Based on Kate Grenville’s superb Booker prize-shortlisted 2005 novel, The Secret River has the potential to enhance debate. It evocatively tells one story from the war on the frontier – that of convict settler Will Thornhill (Oliver Jackson-Cohen), transported to Australia for the term of his natural life for theft, and his wife, Sal (Sarah Snook).

There is no sugar–coating of life at Botany Bay under the rum corps, where convicts along with the local blacks are treated like animals. Will, thanks to the persistence of Sal who has followed from London with their boys, is released and eventually pardoned. While in the penal settlement, Will and Sal are warned the Indigenous inhabitants of the Hawkesbury are “not like the blacks round here – they’re too drunk to throw a spear”. They settle on the hundred Hawkesbury–fronted acres Will believes will ensure his freedom from British shackles.

The director, Daina Reid, and the screenwriters have superbly adapted the characters to illustrate the complexities in this microcosm of the broader frontier war story. Sal and Will are initially cautiously disposed towards the Dharug, whose leader Greybeard (Trevor Jamieson) tolerates the settlers who naively dig up his yam daisies, shoot his kangaroos and chop down his trees to build a house. To a point.

“Bugger off – this is my place now,” Thornhill yells in one of the most resonant lines of the series.

Earlier the Hawkesbury settler Thomas Blackwood (Lachy Hulme) has made it his business to understand the Dharug. He coexists with the blacks and is determined to instil a greater understanding among fellow settlers.

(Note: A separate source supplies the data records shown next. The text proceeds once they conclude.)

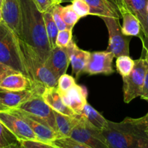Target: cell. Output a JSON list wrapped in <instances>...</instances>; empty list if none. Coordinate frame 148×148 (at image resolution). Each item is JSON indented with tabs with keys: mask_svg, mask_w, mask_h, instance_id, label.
I'll list each match as a JSON object with an SVG mask.
<instances>
[{
	"mask_svg": "<svg viewBox=\"0 0 148 148\" xmlns=\"http://www.w3.org/2000/svg\"><path fill=\"white\" fill-rule=\"evenodd\" d=\"M55 4H61L64 2H72V0H53Z\"/></svg>",
	"mask_w": 148,
	"mask_h": 148,
	"instance_id": "41",
	"label": "cell"
},
{
	"mask_svg": "<svg viewBox=\"0 0 148 148\" xmlns=\"http://www.w3.org/2000/svg\"><path fill=\"white\" fill-rule=\"evenodd\" d=\"M134 60H133L130 56L123 55L117 57L116 66V71L122 77H127L131 73L134 66Z\"/></svg>",
	"mask_w": 148,
	"mask_h": 148,
	"instance_id": "26",
	"label": "cell"
},
{
	"mask_svg": "<svg viewBox=\"0 0 148 148\" xmlns=\"http://www.w3.org/2000/svg\"><path fill=\"white\" fill-rule=\"evenodd\" d=\"M142 30L144 36V39L142 42H143V48H145L148 46V12L146 14L144 23L142 25Z\"/></svg>",
	"mask_w": 148,
	"mask_h": 148,
	"instance_id": "38",
	"label": "cell"
},
{
	"mask_svg": "<svg viewBox=\"0 0 148 148\" xmlns=\"http://www.w3.org/2000/svg\"><path fill=\"white\" fill-rule=\"evenodd\" d=\"M134 66L131 73L123 78L124 101L130 103L137 97H140L146 72V61L143 57L134 60Z\"/></svg>",
	"mask_w": 148,
	"mask_h": 148,
	"instance_id": "7",
	"label": "cell"
},
{
	"mask_svg": "<svg viewBox=\"0 0 148 148\" xmlns=\"http://www.w3.org/2000/svg\"><path fill=\"white\" fill-rule=\"evenodd\" d=\"M90 8L89 14L98 17L121 18L119 11L116 6L108 0H85Z\"/></svg>",
	"mask_w": 148,
	"mask_h": 148,
	"instance_id": "20",
	"label": "cell"
},
{
	"mask_svg": "<svg viewBox=\"0 0 148 148\" xmlns=\"http://www.w3.org/2000/svg\"><path fill=\"white\" fill-rule=\"evenodd\" d=\"M127 118L130 122L132 123L139 129L145 132H148V112L145 116L140 117V118L133 119L130 118V117H127Z\"/></svg>",
	"mask_w": 148,
	"mask_h": 148,
	"instance_id": "34",
	"label": "cell"
},
{
	"mask_svg": "<svg viewBox=\"0 0 148 148\" xmlns=\"http://www.w3.org/2000/svg\"><path fill=\"white\" fill-rule=\"evenodd\" d=\"M0 122L15 136L18 141L38 140L36 134L30 127L12 111H0Z\"/></svg>",
	"mask_w": 148,
	"mask_h": 148,
	"instance_id": "9",
	"label": "cell"
},
{
	"mask_svg": "<svg viewBox=\"0 0 148 148\" xmlns=\"http://www.w3.org/2000/svg\"><path fill=\"white\" fill-rule=\"evenodd\" d=\"M32 1L34 2L39 11L41 12H44L51 8L53 6L56 5L53 0H32Z\"/></svg>",
	"mask_w": 148,
	"mask_h": 148,
	"instance_id": "35",
	"label": "cell"
},
{
	"mask_svg": "<svg viewBox=\"0 0 148 148\" xmlns=\"http://www.w3.org/2000/svg\"><path fill=\"white\" fill-rule=\"evenodd\" d=\"M143 49H144L145 52L144 59L146 62H148V46H147V47H145V48H143Z\"/></svg>",
	"mask_w": 148,
	"mask_h": 148,
	"instance_id": "42",
	"label": "cell"
},
{
	"mask_svg": "<svg viewBox=\"0 0 148 148\" xmlns=\"http://www.w3.org/2000/svg\"><path fill=\"white\" fill-rule=\"evenodd\" d=\"M56 121V132L61 137H69L70 136L72 130L77 124L79 120V116H69L60 114L56 111H53Z\"/></svg>",
	"mask_w": 148,
	"mask_h": 148,
	"instance_id": "21",
	"label": "cell"
},
{
	"mask_svg": "<svg viewBox=\"0 0 148 148\" xmlns=\"http://www.w3.org/2000/svg\"><path fill=\"white\" fill-rule=\"evenodd\" d=\"M17 71L14 70L12 68H10V66H7L4 64L0 62V83H1V81L7 77L8 75H12V74L17 73Z\"/></svg>",
	"mask_w": 148,
	"mask_h": 148,
	"instance_id": "36",
	"label": "cell"
},
{
	"mask_svg": "<svg viewBox=\"0 0 148 148\" xmlns=\"http://www.w3.org/2000/svg\"><path fill=\"white\" fill-rule=\"evenodd\" d=\"M52 8V7H51ZM51 8L48 10L47 11L43 12V21L45 24L46 34H47L49 42L51 49L56 46V40L57 37L59 29L53 20V15H52Z\"/></svg>",
	"mask_w": 148,
	"mask_h": 148,
	"instance_id": "24",
	"label": "cell"
},
{
	"mask_svg": "<svg viewBox=\"0 0 148 148\" xmlns=\"http://www.w3.org/2000/svg\"><path fill=\"white\" fill-rule=\"evenodd\" d=\"M72 40V30L65 29L59 30L56 40V46L59 47H66Z\"/></svg>",
	"mask_w": 148,
	"mask_h": 148,
	"instance_id": "30",
	"label": "cell"
},
{
	"mask_svg": "<svg viewBox=\"0 0 148 148\" xmlns=\"http://www.w3.org/2000/svg\"><path fill=\"white\" fill-rule=\"evenodd\" d=\"M20 9L19 38L34 50L44 63L50 54L43 12L39 11L32 0H19Z\"/></svg>",
	"mask_w": 148,
	"mask_h": 148,
	"instance_id": "1",
	"label": "cell"
},
{
	"mask_svg": "<svg viewBox=\"0 0 148 148\" xmlns=\"http://www.w3.org/2000/svg\"><path fill=\"white\" fill-rule=\"evenodd\" d=\"M56 148H92L73 140L71 137H61L50 143Z\"/></svg>",
	"mask_w": 148,
	"mask_h": 148,
	"instance_id": "27",
	"label": "cell"
},
{
	"mask_svg": "<svg viewBox=\"0 0 148 148\" xmlns=\"http://www.w3.org/2000/svg\"><path fill=\"white\" fill-rule=\"evenodd\" d=\"M80 116L98 130H103L107 124L108 120L88 103L85 105Z\"/></svg>",
	"mask_w": 148,
	"mask_h": 148,
	"instance_id": "22",
	"label": "cell"
},
{
	"mask_svg": "<svg viewBox=\"0 0 148 148\" xmlns=\"http://www.w3.org/2000/svg\"><path fill=\"white\" fill-rule=\"evenodd\" d=\"M108 1H110L111 3H112L114 6H116V7L118 8L119 10L120 8L124 7V4H123L121 0H108Z\"/></svg>",
	"mask_w": 148,
	"mask_h": 148,
	"instance_id": "39",
	"label": "cell"
},
{
	"mask_svg": "<svg viewBox=\"0 0 148 148\" xmlns=\"http://www.w3.org/2000/svg\"><path fill=\"white\" fill-rule=\"evenodd\" d=\"M146 66H147V68H146L144 84H143V89H142L140 98L148 101V62H146Z\"/></svg>",
	"mask_w": 148,
	"mask_h": 148,
	"instance_id": "37",
	"label": "cell"
},
{
	"mask_svg": "<svg viewBox=\"0 0 148 148\" xmlns=\"http://www.w3.org/2000/svg\"><path fill=\"white\" fill-rule=\"evenodd\" d=\"M45 87L36 85L30 90L23 91H11L0 88V111H5L17 108L38 92H43Z\"/></svg>",
	"mask_w": 148,
	"mask_h": 148,
	"instance_id": "11",
	"label": "cell"
},
{
	"mask_svg": "<svg viewBox=\"0 0 148 148\" xmlns=\"http://www.w3.org/2000/svg\"><path fill=\"white\" fill-rule=\"evenodd\" d=\"M72 5L79 18L89 15L90 8L85 0H72Z\"/></svg>",
	"mask_w": 148,
	"mask_h": 148,
	"instance_id": "31",
	"label": "cell"
},
{
	"mask_svg": "<svg viewBox=\"0 0 148 148\" xmlns=\"http://www.w3.org/2000/svg\"><path fill=\"white\" fill-rule=\"evenodd\" d=\"M41 94L40 92H36L16 108L56 132L53 110L45 103Z\"/></svg>",
	"mask_w": 148,
	"mask_h": 148,
	"instance_id": "5",
	"label": "cell"
},
{
	"mask_svg": "<svg viewBox=\"0 0 148 148\" xmlns=\"http://www.w3.org/2000/svg\"><path fill=\"white\" fill-rule=\"evenodd\" d=\"M76 84V79L71 75L64 74L61 75L58 79L57 88L61 91H67Z\"/></svg>",
	"mask_w": 148,
	"mask_h": 148,
	"instance_id": "29",
	"label": "cell"
},
{
	"mask_svg": "<svg viewBox=\"0 0 148 148\" xmlns=\"http://www.w3.org/2000/svg\"><path fill=\"white\" fill-rule=\"evenodd\" d=\"M20 148H24V147H23V146H22V145H21V147H20Z\"/></svg>",
	"mask_w": 148,
	"mask_h": 148,
	"instance_id": "47",
	"label": "cell"
},
{
	"mask_svg": "<svg viewBox=\"0 0 148 148\" xmlns=\"http://www.w3.org/2000/svg\"><path fill=\"white\" fill-rule=\"evenodd\" d=\"M1 10L3 22L19 37L20 19L19 0H3Z\"/></svg>",
	"mask_w": 148,
	"mask_h": 148,
	"instance_id": "15",
	"label": "cell"
},
{
	"mask_svg": "<svg viewBox=\"0 0 148 148\" xmlns=\"http://www.w3.org/2000/svg\"><path fill=\"white\" fill-rule=\"evenodd\" d=\"M147 12H148V1H147Z\"/></svg>",
	"mask_w": 148,
	"mask_h": 148,
	"instance_id": "46",
	"label": "cell"
},
{
	"mask_svg": "<svg viewBox=\"0 0 148 148\" xmlns=\"http://www.w3.org/2000/svg\"><path fill=\"white\" fill-rule=\"evenodd\" d=\"M66 48L69 52L72 72L75 76V79H77L81 74L84 73V70L89 60L90 52L79 49L73 40H72Z\"/></svg>",
	"mask_w": 148,
	"mask_h": 148,
	"instance_id": "16",
	"label": "cell"
},
{
	"mask_svg": "<svg viewBox=\"0 0 148 148\" xmlns=\"http://www.w3.org/2000/svg\"><path fill=\"white\" fill-rule=\"evenodd\" d=\"M143 148H148V137H147V139L145 140L144 143V145H143Z\"/></svg>",
	"mask_w": 148,
	"mask_h": 148,
	"instance_id": "43",
	"label": "cell"
},
{
	"mask_svg": "<svg viewBox=\"0 0 148 148\" xmlns=\"http://www.w3.org/2000/svg\"><path fill=\"white\" fill-rule=\"evenodd\" d=\"M21 147V145H20V142L17 143H14V144L10 145L7 146V147H0V148H20Z\"/></svg>",
	"mask_w": 148,
	"mask_h": 148,
	"instance_id": "40",
	"label": "cell"
},
{
	"mask_svg": "<svg viewBox=\"0 0 148 148\" xmlns=\"http://www.w3.org/2000/svg\"><path fill=\"white\" fill-rule=\"evenodd\" d=\"M57 90L64 103L76 115L80 116L84 106L88 103V91L86 88L75 84L72 88L65 92L58 89Z\"/></svg>",
	"mask_w": 148,
	"mask_h": 148,
	"instance_id": "12",
	"label": "cell"
},
{
	"mask_svg": "<svg viewBox=\"0 0 148 148\" xmlns=\"http://www.w3.org/2000/svg\"><path fill=\"white\" fill-rule=\"evenodd\" d=\"M19 142L24 148H56L52 145L38 140H21Z\"/></svg>",
	"mask_w": 148,
	"mask_h": 148,
	"instance_id": "32",
	"label": "cell"
},
{
	"mask_svg": "<svg viewBox=\"0 0 148 148\" xmlns=\"http://www.w3.org/2000/svg\"><path fill=\"white\" fill-rule=\"evenodd\" d=\"M43 101L47 105H49L53 111H56L60 114L69 116H77L64 103L60 95L57 90L56 87L54 88H47L45 87L41 94Z\"/></svg>",
	"mask_w": 148,
	"mask_h": 148,
	"instance_id": "19",
	"label": "cell"
},
{
	"mask_svg": "<svg viewBox=\"0 0 148 148\" xmlns=\"http://www.w3.org/2000/svg\"><path fill=\"white\" fill-rule=\"evenodd\" d=\"M105 23L109 35L108 46L107 50L113 53L114 57H119L123 55L130 56V36L123 34L120 19L116 17H101Z\"/></svg>",
	"mask_w": 148,
	"mask_h": 148,
	"instance_id": "6",
	"label": "cell"
},
{
	"mask_svg": "<svg viewBox=\"0 0 148 148\" xmlns=\"http://www.w3.org/2000/svg\"><path fill=\"white\" fill-rule=\"evenodd\" d=\"M46 67L59 79L61 75L66 74L70 62L66 47L56 46L51 49L49 57L44 62Z\"/></svg>",
	"mask_w": 148,
	"mask_h": 148,
	"instance_id": "13",
	"label": "cell"
},
{
	"mask_svg": "<svg viewBox=\"0 0 148 148\" xmlns=\"http://www.w3.org/2000/svg\"><path fill=\"white\" fill-rule=\"evenodd\" d=\"M119 13L122 18L123 24L121 26V31L123 34L127 36H136L139 37L143 41L144 39L142 26L140 20L133 13L127 10L125 7L119 9Z\"/></svg>",
	"mask_w": 148,
	"mask_h": 148,
	"instance_id": "17",
	"label": "cell"
},
{
	"mask_svg": "<svg viewBox=\"0 0 148 148\" xmlns=\"http://www.w3.org/2000/svg\"><path fill=\"white\" fill-rule=\"evenodd\" d=\"M69 137L92 148H110L101 130L89 124L81 116Z\"/></svg>",
	"mask_w": 148,
	"mask_h": 148,
	"instance_id": "8",
	"label": "cell"
},
{
	"mask_svg": "<svg viewBox=\"0 0 148 148\" xmlns=\"http://www.w3.org/2000/svg\"><path fill=\"white\" fill-rule=\"evenodd\" d=\"M59 10L61 17L66 24L67 29L73 30V27L79 20V17L73 10L72 4H69L64 7L59 4Z\"/></svg>",
	"mask_w": 148,
	"mask_h": 148,
	"instance_id": "25",
	"label": "cell"
},
{
	"mask_svg": "<svg viewBox=\"0 0 148 148\" xmlns=\"http://www.w3.org/2000/svg\"><path fill=\"white\" fill-rule=\"evenodd\" d=\"M3 21V19H2V14H1V10H0V23Z\"/></svg>",
	"mask_w": 148,
	"mask_h": 148,
	"instance_id": "44",
	"label": "cell"
},
{
	"mask_svg": "<svg viewBox=\"0 0 148 148\" xmlns=\"http://www.w3.org/2000/svg\"><path fill=\"white\" fill-rule=\"evenodd\" d=\"M51 12L53 20H54L59 30H65V29H67L66 24L63 21L60 15V13H59V4H56V5L53 6L51 8Z\"/></svg>",
	"mask_w": 148,
	"mask_h": 148,
	"instance_id": "33",
	"label": "cell"
},
{
	"mask_svg": "<svg viewBox=\"0 0 148 148\" xmlns=\"http://www.w3.org/2000/svg\"><path fill=\"white\" fill-rule=\"evenodd\" d=\"M18 39V36L4 22L0 23V62L27 77Z\"/></svg>",
	"mask_w": 148,
	"mask_h": 148,
	"instance_id": "4",
	"label": "cell"
},
{
	"mask_svg": "<svg viewBox=\"0 0 148 148\" xmlns=\"http://www.w3.org/2000/svg\"><path fill=\"white\" fill-rule=\"evenodd\" d=\"M19 46L27 77L36 83L47 88L57 86L58 78L49 70L30 46L19 38Z\"/></svg>",
	"mask_w": 148,
	"mask_h": 148,
	"instance_id": "3",
	"label": "cell"
},
{
	"mask_svg": "<svg viewBox=\"0 0 148 148\" xmlns=\"http://www.w3.org/2000/svg\"><path fill=\"white\" fill-rule=\"evenodd\" d=\"M124 6L134 14L140 20L141 26L144 23L147 14L148 0H121Z\"/></svg>",
	"mask_w": 148,
	"mask_h": 148,
	"instance_id": "23",
	"label": "cell"
},
{
	"mask_svg": "<svg viewBox=\"0 0 148 148\" xmlns=\"http://www.w3.org/2000/svg\"><path fill=\"white\" fill-rule=\"evenodd\" d=\"M114 55L108 51L90 52L84 73L90 75H111L114 72L113 61Z\"/></svg>",
	"mask_w": 148,
	"mask_h": 148,
	"instance_id": "10",
	"label": "cell"
},
{
	"mask_svg": "<svg viewBox=\"0 0 148 148\" xmlns=\"http://www.w3.org/2000/svg\"><path fill=\"white\" fill-rule=\"evenodd\" d=\"M9 111H12L14 114H17V116H19L30 127L32 131L36 134L38 141L50 144L53 140L59 138L58 133L55 132L54 130H52L51 128L49 127L48 126L44 125V124L38 122V121L33 119L30 117H29L28 116L26 115L25 114L19 111L16 108L9 110Z\"/></svg>",
	"mask_w": 148,
	"mask_h": 148,
	"instance_id": "14",
	"label": "cell"
},
{
	"mask_svg": "<svg viewBox=\"0 0 148 148\" xmlns=\"http://www.w3.org/2000/svg\"><path fill=\"white\" fill-rule=\"evenodd\" d=\"M38 85L26 75L17 72L6 77L0 83V88L11 91H23L33 89Z\"/></svg>",
	"mask_w": 148,
	"mask_h": 148,
	"instance_id": "18",
	"label": "cell"
},
{
	"mask_svg": "<svg viewBox=\"0 0 148 148\" xmlns=\"http://www.w3.org/2000/svg\"><path fill=\"white\" fill-rule=\"evenodd\" d=\"M146 133H147V135H148V132H146Z\"/></svg>",
	"mask_w": 148,
	"mask_h": 148,
	"instance_id": "48",
	"label": "cell"
},
{
	"mask_svg": "<svg viewBox=\"0 0 148 148\" xmlns=\"http://www.w3.org/2000/svg\"><path fill=\"white\" fill-rule=\"evenodd\" d=\"M18 142L15 136L2 123L0 122V147H7Z\"/></svg>",
	"mask_w": 148,
	"mask_h": 148,
	"instance_id": "28",
	"label": "cell"
},
{
	"mask_svg": "<svg viewBox=\"0 0 148 148\" xmlns=\"http://www.w3.org/2000/svg\"><path fill=\"white\" fill-rule=\"evenodd\" d=\"M101 132L110 148H143L148 137L145 132L130 122L127 117L121 122L108 120Z\"/></svg>",
	"mask_w": 148,
	"mask_h": 148,
	"instance_id": "2",
	"label": "cell"
},
{
	"mask_svg": "<svg viewBox=\"0 0 148 148\" xmlns=\"http://www.w3.org/2000/svg\"><path fill=\"white\" fill-rule=\"evenodd\" d=\"M2 3H3V0H0V10H1V7H2Z\"/></svg>",
	"mask_w": 148,
	"mask_h": 148,
	"instance_id": "45",
	"label": "cell"
}]
</instances>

Easier said than done when it comes to the hard-bitten Saggity (Samuel Johnson) and Smasher Sullivan (Tim Minchin). Minchin – musician, writer, comedian – lends a sinister malevolence to Sullivan, a former convict from Northern Ireland, dehumanised by the lash and determined to snatch whatever he can from the land and its first people. Those who are unaware of the worst excesses of soldier/settler behaviour will dismiss Smasher as implausible. But this character resonates because I know him to be so horrifyingly true: not only does he consider killing a black akin to “shooting a dog”, he keeps an Aboriginal woman chained as his sex slave and participates in the sale of Aboriginal body parts.

The blacks continue on their land as always. They steal the settlers’ crops and mock Thornhill in his fury. When a settler is speared, retribution is swift and disproportionate. This is difficult to watch but it is a painfully accurate rendition of the truth intrinsic to countless similar massacres across the colonial frontier until well into the 20th century.

Finally we’re left with an older Thornhill still on his Hawkesbury estate. He’s still there. And you can think but one thing: Thornhill – like every other squire across this wide brown land – inhabits someone else’s land. And the next questions logically follow: how did that come to be and was it the same everywhere?

Pearson urged Indigenous Australians to get over their traumatic history as the Jews had done with the Holocaust. It must be said, the world has, rightly, been reckoning with the Holocaust since the liberation of the concentration camps.

Australia has had no such reckoning.

But it is coming. And The Secret River series will be, like the novel, central to that.